***** Data shown
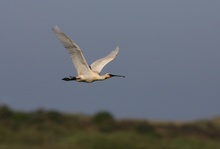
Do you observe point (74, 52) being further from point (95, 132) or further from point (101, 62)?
point (95, 132)

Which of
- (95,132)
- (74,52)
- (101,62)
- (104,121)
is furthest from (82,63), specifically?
(104,121)

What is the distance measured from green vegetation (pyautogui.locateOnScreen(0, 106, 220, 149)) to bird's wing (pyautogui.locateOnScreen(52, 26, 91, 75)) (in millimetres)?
8213

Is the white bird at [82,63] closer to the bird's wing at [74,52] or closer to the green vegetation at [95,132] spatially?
the bird's wing at [74,52]

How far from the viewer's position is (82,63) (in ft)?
49.1

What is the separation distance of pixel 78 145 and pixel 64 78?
9567mm

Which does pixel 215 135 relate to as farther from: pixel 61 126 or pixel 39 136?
pixel 39 136

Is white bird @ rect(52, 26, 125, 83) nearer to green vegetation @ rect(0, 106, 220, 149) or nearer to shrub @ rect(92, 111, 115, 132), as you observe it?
green vegetation @ rect(0, 106, 220, 149)

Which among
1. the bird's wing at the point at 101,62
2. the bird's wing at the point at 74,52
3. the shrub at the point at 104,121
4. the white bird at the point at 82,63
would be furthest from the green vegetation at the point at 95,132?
the bird's wing at the point at 74,52

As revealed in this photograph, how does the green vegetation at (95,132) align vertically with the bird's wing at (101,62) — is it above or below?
above

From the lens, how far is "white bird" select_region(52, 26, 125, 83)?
47.0 feet

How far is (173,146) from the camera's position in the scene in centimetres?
2783

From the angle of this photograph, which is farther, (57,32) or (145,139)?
(145,139)

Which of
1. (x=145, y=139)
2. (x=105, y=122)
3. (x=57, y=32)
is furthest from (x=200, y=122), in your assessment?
(x=57, y=32)

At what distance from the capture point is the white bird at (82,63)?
1434 centimetres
**********
## Your instructions
Convert the lines above into a Markdown table with two columns, "Row" for a running row number and "Line" for the line itself, starting at the line that contains "How far from" and ending at the final line. Include both of those lines and omit any blank lines.

## Task solution
| Row | Line |
|---|---|
| 1 | How far from the viewer's position is (82,63) (in ft)? |
| 2 | 49.1 |
| 3 | What is the separation distance of pixel 78 145 and pixel 64 78? |
| 4 | 9567mm |
| 5 | Which does pixel 215 135 relate to as farther from: pixel 61 126 or pixel 39 136? |
| 6 | pixel 39 136 |
| 7 | Is white bird @ rect(52, 26, 125, 83) nearer to green vegetation @ rect(0, 106, 220, 149) or nearer to shrub @ rect(92, 111, 115, 132), as you observe it? |
| 8 | green vegetation @ rect(0, 106, 220, 149) |
| 9 | Which among |
| 10 | 1. the bird's wing at the point at 101,62 |
| 11 | 2. the bird's wing at the point at 74,52 |
| 12 | 3. the shrub at the point at 104,121 |
| 13 | 4. the white bird at the point at 82,63 |
| 14 | would be furthest from the green vegetation at the point at 95,132? |
| 15 | the bird's wing at the point at 74,52 |
| 16 | As revealed in this photograph, how does the green vegetation at (95,132) align vertically with the bird's wing at (101,62) — is it above or below? |
| 17 | above |
| 18 | From the lens, how far is "white bird" select_region(52, 26, 125, 83)? |
| 19 | 47.0 feet |
| 20 | How far is (173,146) from the camera's position in the scene in centimetres? |
| 21 | 2783 |
| 22 | From the angle of this photograph, which is farther, (57,32) or (145,139)? |
| 23 | (145,139) |
| 24 | Which of |
| 25 | 1. (x=145, y=139) |
| 26 | 2. (x=105, y=122) |
| 27 | 3. (x=57, y=32) |
| 28 | is furthest from (x=200, y=122), in your assessment? |
| 29 | (x=57, y=32) |
| 30 | At what distance from the capture point is the white bird at (82,63)? |
| 31 | 1434 centimetres |